PROBLEM DETAILS: Please make an exact copy of the listing, without the pictures.
***** DATA EXCERPT *****
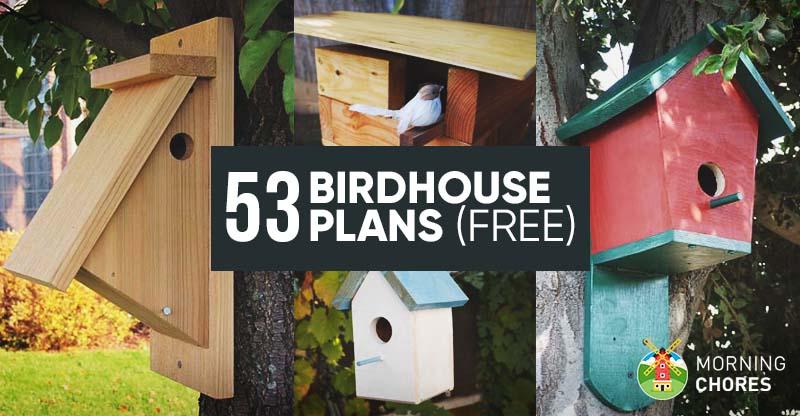 Stand Bird House Ideas Garden Ideas 9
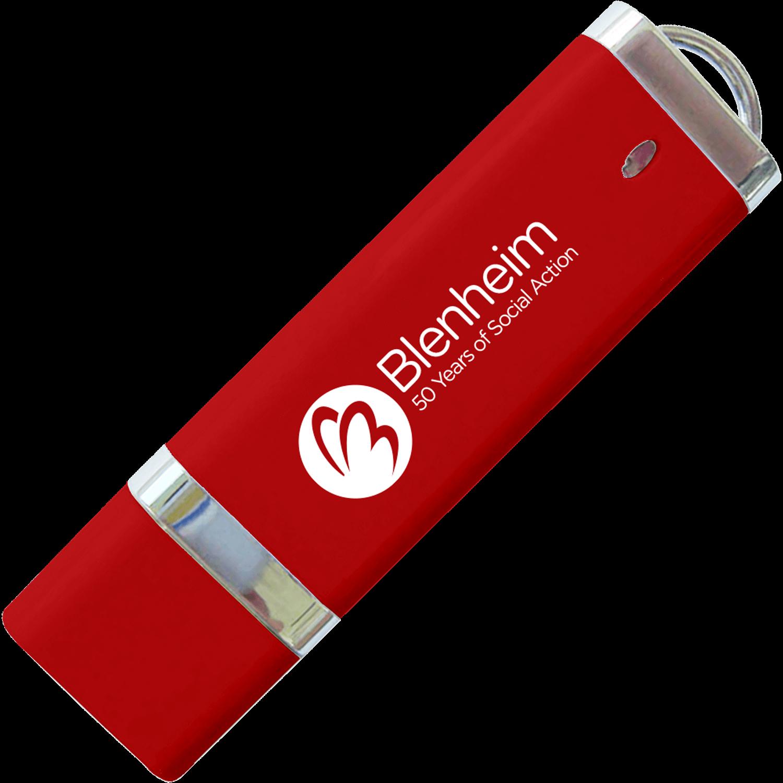 Paypal Printed USB Memory Stick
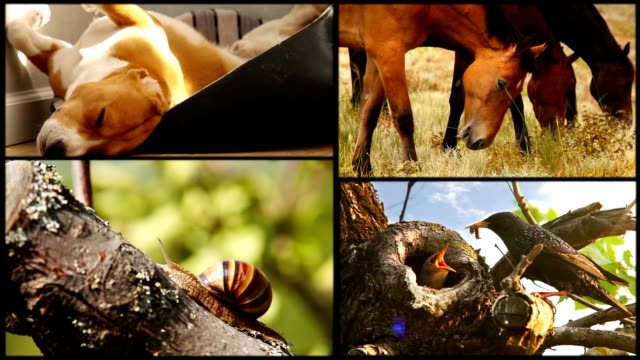 Sleeping beagle, hoses,snail and starling family collage footage video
*****
YOUR RESPONSE:
 Stand Bird House Ideas Garden Ideas 9
 Paypal Printed USB Memory Stick
 Sleeping beagle, hoses,snail and starling family collage footage video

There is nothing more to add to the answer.